====== EXCERPT

A couple of weeks ago I finally caught up with Kelly Reichardt‘s First Cow. I avoided it at the 2019 Telluride Film Festival and again when it opened theatrically last February, and you know why. I tried to write this review for days and days, but couldn’t. If I was to write a piece about composing this review, I would call it “I Died A Thousand Times.”

We’re all familiar with Reichardt’s minimalist, low-energy mise en scene (Wendy and Lucy, Meek’s Cutoff, Certain Women), and her longtime co-writing partnership with Jonathan Raymond (First Cow is an adaptation of his 2008 book “The Half Life“) and so on. I guess I was intimidated by the prospect of sitting through another under-lighted, fly-on-a-wall, watching-paint-dry flick, especially with an 1820s Oregon backwoods setting. The only thing I was looking forward was the boxy aspect ratio (1.37), which Reichardt always shoots with.

Alia Shawkat** appears in the first scene, which is set in the present-day Oregon woods alongside a large river with a cargo ship cruising by. Shawkat, who doesn’t say a word and disappears within two or three minutes, happens to discover a pair of buried skeletons lying side by side and apparently touching hands. How did this couple happen to expire at the same moment (were they killed? a suicide pact?). And why in the woods? And who were they?

Reichardt never answers the first question, but at least we get to know the couple, “Cookie” (John Magaro) and King Lu (Orion Lee), when First Cow flashes back to the 1820s.

Cookie is an inventive organic chef who’s been making meals for beaver trappers, and King Lu, an Asian immigrant, has killed a Russian guy or something and is hiding from authorities. They become friendly at some trading post, but not in a way that struck me as gay or even especially affectionate. They’re just comfortable with each other, mainly because they’re both unassuming and soft-spoken.

The only “plotty” thing that happens is when Cookie and King Lu, who are not larcenous by nature, decide to surreptitiously milk a skinny brown cow that belongs to a pompous rich guy (Toby Jones). Cookie uses the stolen milk to make tasty muffins of some sort, which they’re able to sell without effort to the local traders and miners (played in part by René Auberjonois, Ewen Bremner, Scott Shepherd, Gary Farmer).

All of a sudden the movie comes faintly (but only faintly) alive because they’re in business, and we actually care what might happen. Imagine!

We know, of course, that Jones will eventually realize where the milk is coming from, and then Cookie and King Lu will be in serious trouble. Do they deserve to be shot for milk theft? That seems to be the consensus among Jones’ pallies once the scheme is discovered, but all that really happens is that (a) Cookie suffers a bad cut on his forehead, which seems to make him weak and wobbly, and (b) an armed Jones ally or employee is seen hunting them in the woods.

============

GIVEN INSTRUCTION: According to the First Cow review, which book is the film adapted from? The records have no connection to the film review.

====== RECORDS SHOWN

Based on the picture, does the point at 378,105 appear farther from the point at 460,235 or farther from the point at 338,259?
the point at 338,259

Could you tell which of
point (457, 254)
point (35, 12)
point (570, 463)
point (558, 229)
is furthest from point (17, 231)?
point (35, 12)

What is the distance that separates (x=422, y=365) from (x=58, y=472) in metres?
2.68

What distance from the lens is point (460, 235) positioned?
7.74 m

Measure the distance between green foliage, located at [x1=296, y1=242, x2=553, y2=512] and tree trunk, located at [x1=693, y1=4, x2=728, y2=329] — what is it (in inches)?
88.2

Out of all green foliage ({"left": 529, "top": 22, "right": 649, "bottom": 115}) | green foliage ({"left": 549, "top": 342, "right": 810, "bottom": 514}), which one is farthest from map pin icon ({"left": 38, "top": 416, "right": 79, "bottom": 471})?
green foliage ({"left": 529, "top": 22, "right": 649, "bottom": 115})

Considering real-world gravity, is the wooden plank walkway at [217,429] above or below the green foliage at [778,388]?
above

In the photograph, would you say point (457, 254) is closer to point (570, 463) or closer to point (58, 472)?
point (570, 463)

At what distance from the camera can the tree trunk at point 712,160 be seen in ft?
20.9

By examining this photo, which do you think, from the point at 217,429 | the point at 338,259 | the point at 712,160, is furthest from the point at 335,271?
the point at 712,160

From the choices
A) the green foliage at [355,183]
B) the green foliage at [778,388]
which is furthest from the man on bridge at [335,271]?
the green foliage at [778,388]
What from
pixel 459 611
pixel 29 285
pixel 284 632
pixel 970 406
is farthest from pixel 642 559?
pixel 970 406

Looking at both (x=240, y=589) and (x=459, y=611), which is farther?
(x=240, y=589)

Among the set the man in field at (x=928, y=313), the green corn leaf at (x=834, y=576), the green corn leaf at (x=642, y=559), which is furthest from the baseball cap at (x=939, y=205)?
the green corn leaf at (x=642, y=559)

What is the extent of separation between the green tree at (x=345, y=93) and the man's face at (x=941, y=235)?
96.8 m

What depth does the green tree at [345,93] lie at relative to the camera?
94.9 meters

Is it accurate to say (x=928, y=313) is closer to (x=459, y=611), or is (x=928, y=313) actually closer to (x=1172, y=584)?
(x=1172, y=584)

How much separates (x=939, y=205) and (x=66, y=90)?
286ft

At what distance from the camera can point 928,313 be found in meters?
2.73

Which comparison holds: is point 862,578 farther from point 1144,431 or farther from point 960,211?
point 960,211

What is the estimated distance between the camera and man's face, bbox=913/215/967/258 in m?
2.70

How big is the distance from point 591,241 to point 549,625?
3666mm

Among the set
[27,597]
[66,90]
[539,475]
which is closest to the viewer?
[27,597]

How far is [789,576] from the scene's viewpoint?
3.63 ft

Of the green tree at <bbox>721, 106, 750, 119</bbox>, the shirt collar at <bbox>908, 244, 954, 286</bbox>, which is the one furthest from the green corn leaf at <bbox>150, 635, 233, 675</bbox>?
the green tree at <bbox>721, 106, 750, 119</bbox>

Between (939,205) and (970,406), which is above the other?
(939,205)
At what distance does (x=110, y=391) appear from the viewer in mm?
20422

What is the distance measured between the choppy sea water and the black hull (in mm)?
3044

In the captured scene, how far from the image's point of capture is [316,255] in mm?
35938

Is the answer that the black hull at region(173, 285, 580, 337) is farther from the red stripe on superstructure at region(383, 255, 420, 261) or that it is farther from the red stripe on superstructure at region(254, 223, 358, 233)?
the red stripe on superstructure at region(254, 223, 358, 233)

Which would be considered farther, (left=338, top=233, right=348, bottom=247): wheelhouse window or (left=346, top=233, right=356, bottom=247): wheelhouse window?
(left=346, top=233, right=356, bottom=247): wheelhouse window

============

TASK SOLUTION: Jonathan Raymond's 2008 book "The Half Life."